Habituellement, la grippe aviaire touche les élevages du Sud-Ouest, en particulier les élevages de canard, en novembre, au moment où les oiseaux sauvages migrent vers l'Afrique. En passant, ils contaminent les fermes. Le phénomène s’observe presque tous les ans.

Une deuxième vague de contamination inédite

Sauf que cette année, pour la première fois, on a assisté à une deuxième vague de contamination en mars, lors de la migration retour des oiseaux sauvages. Cette fois, la région Pays de la Loire a été la plus touchée, en particulier en Vendée. Dans ce département, 500 foyers de contamination ont été recensés. Il a ainsi fallu abattre les cheptels de 500 fermes, laissant 90% des sites d'élevages vendéens totalement vides.

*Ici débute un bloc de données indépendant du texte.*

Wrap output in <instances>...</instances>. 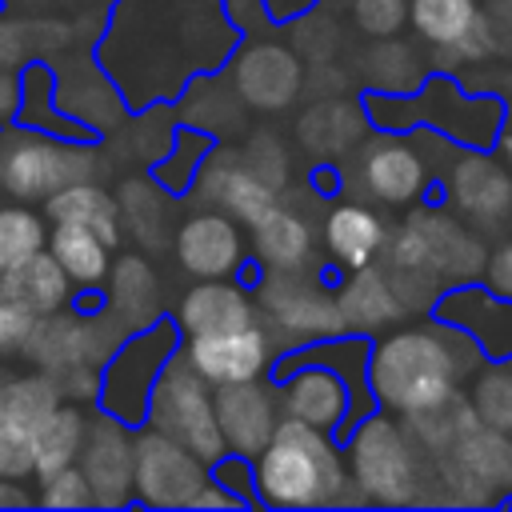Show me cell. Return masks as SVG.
<instances>
[{
	"instance_id": "47",
	"label": "cell",
	"mask_w": 512,
	"mask_h": 512,
	"mask_svg": "<svg viewBox=\"0 0 512 512\" xmlns=\"http://www.w3.org/2000/svg\"><path fill=\"white\" fill-rule=\"evenodd\" d=\"M352 24L368 40L396 36L408 24V0H352Z\"/></svg>"
},
{
	"instance_id": "5",
	"label": "cell",
	"mask_w": 512,
	"mask_h": 512,
	"mask_svg": "<svg viewBox=\"0 0 512 512\" xmlns=\"http://www.w3.org/2000/svg\"><path fill=\"white\" fill-rule=\"evenodd\" d=\"M100 172L104 152L96 140H64L16 120L0 128V192L20 204H40L72 180H100Z\"/></svg>"
},
{
	"instance_id": "9",
	"label": "cell",
	"mask_w": 512,
	"mask_h": 512,
	"mask_svg": "<svg viewBox=\"0 0 512 512\" xmlns=\"http://www.w3.org/2000/svg\"><path fill=\"white\" fill-rule=\"evenodd\" d=\"M128 336V328L100 304V308H56L48 316H36V328L24 344V364L40 368L48 376L76 368V364H96L104 368V360L120 348V340Z\"/></svg>"
},
{
	"instance_id": "49",
	"label": "cell",
	"mask_w": 512,
	"mask_h": 512,
	"mask_svg": "<svg viewBox=\"0 0 512 512\" xmlns=\"http://www.w3.org/2000/svg\"><path fill=\"white\" fill-rule=\"evenodd\" d=\"M492 300L500 304H512V232L496 236V244H488V256H484V272L476 280Z\"/></svg>"
},
{
	"instance_id": "50",
	"label": "cell",
	"mask_w": 512,
	"mask_h": 512,
	"mask_svg": "<svg viewBox=\"0 0 512 512\" xmlns=\"http://www.w3.org/2000/svg\"><path fill=\"white\" fill-rule=\"evenodd\" d=\"M32 60H36V52H32L28 16H16V12H4V8H0V68L20 72V68L32 64Z\"/></svg>"
},
{
	"instance_id": "19",
	"label": "cell",
	"mask_w": 512,
	"mask_h": 512,
	"mask_svg": "<svg viewBox=\"0 0 512 512\" xmlns=\"http://www.w3.org/2000/svg\"><path fill=\"white\" fill-rule=\"evenodd\" d=\"M184 360L208 380V384H232V380H256L268 376L276 364V344L268 340L264 324L252 320L244 328L208 332V336H184L180 340Z\"/></svg>"
},
{
	"instance_id": "27",
	"label": "cell",
	"mask_w": 512,
	"mask_h": 512,
	"mask_svg": "<svg viewBox=\"0 0 512 512\" xmlns=\"http://www.w3.org/2000/svg\"><path fill=\"white\" fill-rule=\"evenodd\" d=\"M100 296H104V308H108L128 332H140V328H148V324H156V320L164 316L160 272L152 268V260H148L144 252L112 256Z\"/></svg>"
},
{
	"instance_id": "11",
	"label": "cell",
	"mask_w": 512,
	"mask_h": 512,
	"mask_svg": "<svg viewBox=\"0 0 512 512\" xmlns=\"http://www.w3.org/2000/svg\"><path fill=\"white\" fill-rule=\"evenodd\" d=\"M344 160H352V176L340 172V188L352 184L384 208H408L428 192V156L404 132H368Z\"/></svg>"
},
{
	"instance_id": "43",
	"label": "cell",
	"mask_w": 512,
	"mask_h": 512,
	"mask_svg": "<svg viewBox=\"0 0 512 512\" xmlns=\"http://www.w3.org/2000/svg\"><path fill=\"white\" fill-rule=\"evenodd\" d=\"M484 60H496V40H492V28H488L484 12H476L472 24L456 40L428 48V72H444V76H456V72H464L472 64H484Z\"/></svg>"
},
{
	"instance_id": "37",
	"label": "cell",
	"mask_w": 512,
	"mask_h": 512,
	"mask_svg": "<svg viewBox=\"0 0 512 512\" xmlns=\"http://www.w3.org/2000/svg\"><path fill=\"white\" fill-rule=\"evenodd\" d=\"M16 124L36 128V132H52L64 140H96L88 128H80L76 120H68L56 100H52V64L48 60H32L20 68V112Z\"/></svg>"
},
{
	"instance_id": "53",
	"label": "cell",
	"mask_w": 512,
	"mask_h": 512,
	"mask_svg": "<svg viewBox=\"0 0 512 512\" xmlns=\"http://www.w3.org/2000/svg\"><path fill=\"white\" fill-rule=\"evenodd\" d=\"M352 88V76L348 68H340L336 60H324V64H304V84H300V96H344Z\"/></svg>"
},
{
	"instance_id": "32",
	"label": "cell",
	"mask_w": 512,
	"mask_h": 512,
	"mask_svg": "<svg viewBox=\"0 0 512 512\" xmlns=\"http://www.w3.org/2000/svg\"><path fill=\"white\" fill-rule=\"evenodd\" d=\"M40 212H44L48 224H84V228H92L108 248H116L124 240L120 216H116V200L96 176L92 180H72L64 188L48 192L40 200Z\"/></svg>"
},
{
	"instance_id": "63",
	"label": "cell",
	"mask_w": 512,
	"mask_h": 512,
	"mask_svg": "<svg viewBox=\"0 0 512 512\" xmlns=\"http://www.w3.org/2000/svg\"><path fill=\"white\" fill-rule=\"evenodd\" d=\"M28 4H44V0H28Z\"/></svg>"
},
{
	"instance_id": "58",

Début mai, le pic épidémique est sans doute passé. Le Sud-Ouest connaît un retour à la normale et la Bretagne, première région de production (40% des poulets français sont bretons), n’a pas été trop touchée. Malgré tout, le ministère de l’Agriculture signale encore l'apparition de nouveaux foyers, en Dordogne par exemple.

Toute la filière est sinistrée

Il faudra des mois avant de retrouver le niveau de production d’avant la crise. Toute la filière est sinistrée: éleveurs, intermédiaires, exportateurs, usines de transformation. Pour l’Etat, qui indemnise les producteurs, le coût sera aussi énorme. De leur côté, les producteurs s'inquiètent pour l’avenir: si ce virus devait désormais revenir deux fois par an, les conséquences seraient catastrophiques.

Malgré cette crise, il ne devrait pas y avoir de pénuries de volailles dans les supermarchés. En revanche, de fortes augmentations des prix sont à prévoir. Le prix des œufs a déjà doublé depuis l’été dernier et le prix du poulet va augmenter dans les mois qui viennent d’au moins 20%.

En attendant, les spécialistes préconisent la réduction de la taille des élevages intensifs, l’éloignement des grandes fermes des unes des autres, et la réduction de la segmentation de la filière. Actuellement, les poussins naissent dans de grandes couveuses, puis les poulets sont élevés dans une ferme, abattus ailleurs, et la viande est enfin transformée dans un autre lieu. A chaque étape, ce sont des risques de contamination supplémentaires.

Un vaccin en phase de test

Pour lutter contre cette épidémie, un vaccin est actuellement en phase de test. En cas de succès, il faudra encore obtenir une autorisation et les campagnes de vaccination ne commenceraient au mieux que dans 18 mois, à l’hiver 2023-2024.

Les cas de contaminations humaines existent mais sont rarissimes, et concernent des personnes qui ont été au contact direct de volailles infectées. Un Anglais et un Américain du Colorado ont été contaminés récemment, mais ni l’un ni l’autre n’ont eu de symptômes graves. Un enfant de quatre ans a aussi été testé positif il y a quelques jours dans une ferme en Chine. Rien de grave pour l’instant, mais depuis deux ans, nous savons qu’il faut se méfier des virus et qu’ils peuvent muter. On ne peut pas exclure qu’un jour, la grippe aviaire soit plus dangereuse pour l’homme. Mais jusqu’à présent, jamais personne n’a été contaminé en mangeant du poulet ou du canard.